_Lo que harás_
1. Transcribe del texto sobre las mutilaciones como castigo el pasaje que empieza con "Parece que la" y sigue hasta "daños y perjuicios.".
2. Según el texto sobre las mutilaciones como castigo, ¿cuántas veces podían reincidir los borrachos antes de que les cortaran la oreja?

_Texto dado_
::::::
El corte de la mano derecha, práctica que subsiste en varios países árabes y en Camerún, era frecuente en la antigüedad. Así se castigaba no sólo a los ladrones y los adúlteros sino también a los vencidos. Sistemática en Egipto, Babilonia y Etiopía, esta mutilación también se practicaba en el imperio de Darío. Los prisioneros griegos que se presentaron a Alejandro durante su marcha sobre Persépolis atestiguaron haber sufrido este castigo. El rey, escribe Diodoro (XVII, 69), «vio cómo iban a su encuentro alrededor de ochocientos griegos en actitud suplicante: habían sido reducidos a la esclavitud por los predecesores de Darío. Todos aquellos desgraciados, la mayoría de ellos de edad avanzada, estaban mutilados: unos tenían las manos cortadas; otros, los pies; otros, las orejas y la nariz; y a los que sabían algún oficio o industria, no les habían dejado sino los miembros necesarios para ejercer sus conocimientos. La visión de todos aquellos infortunados, respetables por su edad y por sus sufrimientos, suscitó la simpatía de Alejandro, que no pudo contener las lágrimas…». Además de las manos, se mutilan también los pies: las consecuencias son menos graves y el efecto, más sobre-cogedor. En épocas no muy lejanas, las cojeras provocadas abundaban en África y el Oriente islámico. En la Biblia, el rey Adoni Bezeq se complace en obligar a setenta semejantes a arrastrarse bajo su mesa y coger con sus muñones las sobras del festín (Jueces, 1,7).
Los textos relativos a la salvaguarda del orden público en el Antiguo Régimen eran sólo algo menos severos que los citados anteriormente. La pena de muerte se aplicaba en raras ocasiones, pero las mutilaciones corporales eran frecuentes. Hasta finales del siglo XV, llevar armas, alborotar por la noche y raptar muchachas eran causa, al menos, de flagelación y corte de orejas. La Ordenanza de 12 de marzo de 1478 dice:
«Que nadie sea tan osado y audaz como para reunirse con fines disolutos, o para llevar armas de noche, o para realizar cualquier clase de excesos… so pena de ser colgado y estrangulado quien obrare de modo contrario después de la presente publicación, o como mínimo ser apaleado y acabar con las orejas cortadas.
»Que nadie irrumpa en una casa, ni tome o se lleve a una mujer contra su voluntad, pues será castigado con la misma pena.»
Parece que la embriaguez era más tolerada. A los borrachos les estaba permitido reincidir hasta cuatro veces antes de cortarles la oreja. Las malas acciones, cometidas bajo la influencia de las bebidas alcohólicas podían ser perdonadas a cambio de un pago por daños y perjuicios.
::::::
_Registros extraídos_

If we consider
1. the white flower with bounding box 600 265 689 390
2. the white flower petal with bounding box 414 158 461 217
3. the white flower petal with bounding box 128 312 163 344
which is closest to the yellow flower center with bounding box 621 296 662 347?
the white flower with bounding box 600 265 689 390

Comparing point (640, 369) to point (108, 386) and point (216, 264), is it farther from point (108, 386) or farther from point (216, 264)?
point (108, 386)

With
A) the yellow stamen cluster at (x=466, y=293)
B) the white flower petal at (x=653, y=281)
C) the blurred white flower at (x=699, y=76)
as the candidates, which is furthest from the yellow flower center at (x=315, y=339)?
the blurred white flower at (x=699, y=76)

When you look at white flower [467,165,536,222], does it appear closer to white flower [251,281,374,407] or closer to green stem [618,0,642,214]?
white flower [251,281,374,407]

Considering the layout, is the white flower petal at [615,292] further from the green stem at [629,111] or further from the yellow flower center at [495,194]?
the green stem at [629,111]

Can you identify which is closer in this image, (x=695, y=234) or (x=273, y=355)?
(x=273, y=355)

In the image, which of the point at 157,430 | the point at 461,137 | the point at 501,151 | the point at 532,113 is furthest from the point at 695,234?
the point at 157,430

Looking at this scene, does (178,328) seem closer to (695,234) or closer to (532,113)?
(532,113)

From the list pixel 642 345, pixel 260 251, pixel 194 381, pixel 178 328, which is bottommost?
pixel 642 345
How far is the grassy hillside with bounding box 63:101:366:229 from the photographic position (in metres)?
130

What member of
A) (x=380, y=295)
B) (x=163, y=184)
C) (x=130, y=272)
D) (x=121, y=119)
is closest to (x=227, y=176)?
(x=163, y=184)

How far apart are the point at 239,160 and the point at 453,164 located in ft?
::::::
_Respuestas_
1.
Parece que la embriaguez era más tolerada. A los borrachos les estaba permitido reincidir hasta cuatro veces antes de cortarles la oreja. Las malas acciones, cometidas bajo la influencia de las bebidas alcohólicas podían ser perdonadas a cambio de un pago por daños y perjuicios.

2. Hasta cuatro veces.